OFS equipment utilization for a region that includes the mighty Permian Basin increased quarter/quarter, but at a slower pace, with the corresponding index at 26.0, down from 35.9. However, the index of prices received for OFS jumped to 18.3 from 6.8.

“Too many rigs have gone back to work,” an OFS respondent said. “Capital investment is driving drilling decisions rather than profitability. Price recovery is too fragile and the rig count increase is an illogical response to slightly improved prices. The market has not signaled that such a return to high activity levels is justified; therefore I can easily envision a price slump headed our way and the bottom of that cycle looks increasingly low.”

Executives responding reported mostly “stable or rising wages and benefits, with the aggregate index at 17.1. Other labor market measures were somewhat mixed, however,” positive for OFS operators but slightly negative for E&Ps.

Employment indexes were minus 6.4 for E&P firms and 21.6 for services firms. The employee hours indexes showed a larger gap: minus 1.3 for E&P firms and 34.2 for services firms.

Said an OFS executive, “While business has improved, we are still facing various headwinds. Oil falling below $50/bbl has worsened many customers’ capital expenditure forecasts. They react quickly to shifting prices. In addition, we are now having trouble finding experienced personnel, so we are having to raise wages to recruit those individuals. In many cases, we cannot offset these wage increases with rate increases, so our margins get compressed.

“Working capital is being consumed by swelling accounts receivable balances and reactivation capital expenditures/expenses. We need steady oil prices or we will be forced to raise capital in other ways. This lack of liquidity is our biggest concern.”

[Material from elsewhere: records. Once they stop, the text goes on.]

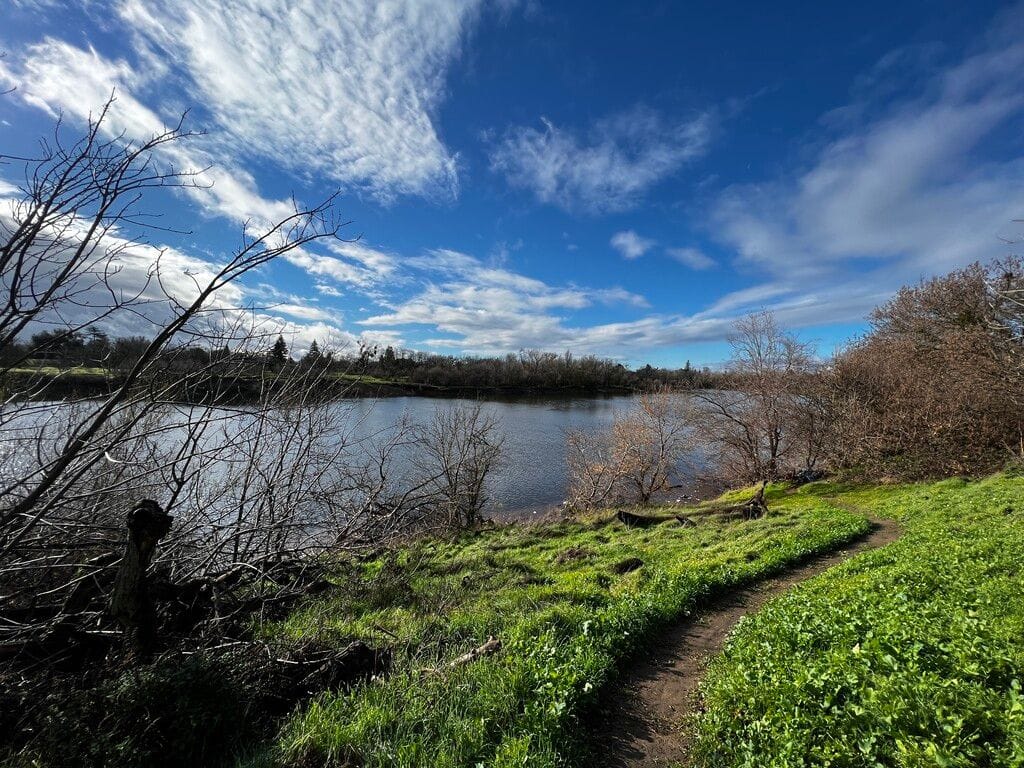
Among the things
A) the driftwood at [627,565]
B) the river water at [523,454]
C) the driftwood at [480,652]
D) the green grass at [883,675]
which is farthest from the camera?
the river water at [523,454]

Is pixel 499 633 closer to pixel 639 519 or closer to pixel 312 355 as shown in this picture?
pixel 312 355

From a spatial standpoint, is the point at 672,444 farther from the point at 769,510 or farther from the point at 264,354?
the point at 264,354

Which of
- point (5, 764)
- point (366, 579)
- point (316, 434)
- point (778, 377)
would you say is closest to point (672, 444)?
point (778, 377)

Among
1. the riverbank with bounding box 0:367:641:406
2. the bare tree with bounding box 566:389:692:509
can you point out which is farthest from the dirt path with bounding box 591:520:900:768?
the bare tree with bounding box 566:389:692:509

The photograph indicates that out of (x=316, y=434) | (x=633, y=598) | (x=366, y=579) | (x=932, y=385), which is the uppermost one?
(x=932, y=385)

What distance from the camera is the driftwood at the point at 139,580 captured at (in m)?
3.51

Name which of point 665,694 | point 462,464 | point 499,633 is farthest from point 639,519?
point 665,694

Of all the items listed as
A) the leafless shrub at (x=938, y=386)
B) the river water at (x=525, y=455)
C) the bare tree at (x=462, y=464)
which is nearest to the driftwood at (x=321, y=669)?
the river water at (x=525, y=455)

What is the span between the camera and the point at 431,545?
16062mm

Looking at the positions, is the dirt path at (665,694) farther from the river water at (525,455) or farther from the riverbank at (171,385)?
the river water at (525,455)

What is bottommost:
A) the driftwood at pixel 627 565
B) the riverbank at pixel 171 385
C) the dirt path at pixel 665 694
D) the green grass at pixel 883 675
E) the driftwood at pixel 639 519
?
the driftwood at pixel 639 519

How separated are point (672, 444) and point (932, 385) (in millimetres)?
12426

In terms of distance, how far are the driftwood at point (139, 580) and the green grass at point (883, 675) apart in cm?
481

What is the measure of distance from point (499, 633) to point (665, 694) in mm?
1933
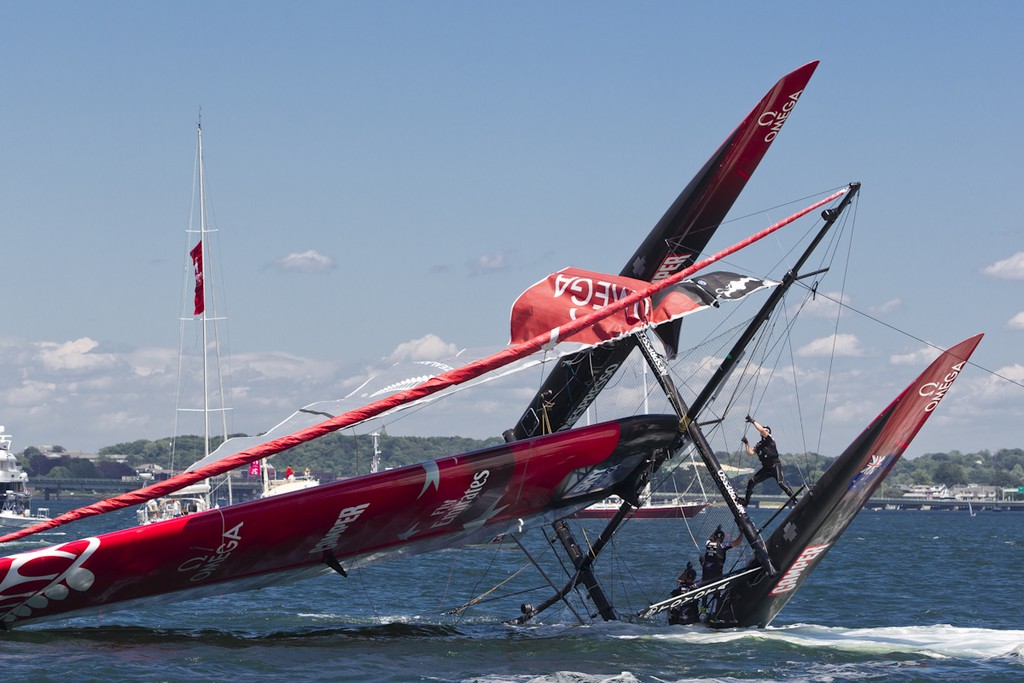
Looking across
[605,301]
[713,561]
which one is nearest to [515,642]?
[713,561]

Although there are worries about too many rigs going back to work and not enough personnel, the survey found that the six-month outlook improved from the fourth quarter, especially for the OFS sector.

Nearly 70% of OFS firms reported an improved outlook, while 50% of the E&Ps see an improving outlook ahead. Capital expenditures continued to increase in 1Q2017, and most E&Ps “upped their expectations of 2018 capital spending.”

Beginning with the 1Q2017 survey, the Dallas Fed plans to report oil and gas executive price forecasts as well as changes in the uncertainty facing company outlooks.

Henry Hub gas prices on average now are expected to end the year at $2.95/MMBtu, the respondents told the Dallas Fed. West Texas Intermediate (WTI) oil prices are expected to climb to $53.49/bbl by year’s end despite recent price declines, with responses ranging from $30-65/bbl.

For reference, Henry spot averaged $2.94/MMBtu during the survey collection period, while WTI spot averaged $47.73/bbl.

“Being a service company to the oil and gas industry, our biggest issue is trying to pass on to customers the price increases we are getting from our material suppliers, mainly line pipe,” said an OFS executive. “Our cost for line pipe has increased by 30% since October 2016. There is a great deal of uncertainty in line pipe pricing globally, which of course includes the United States.”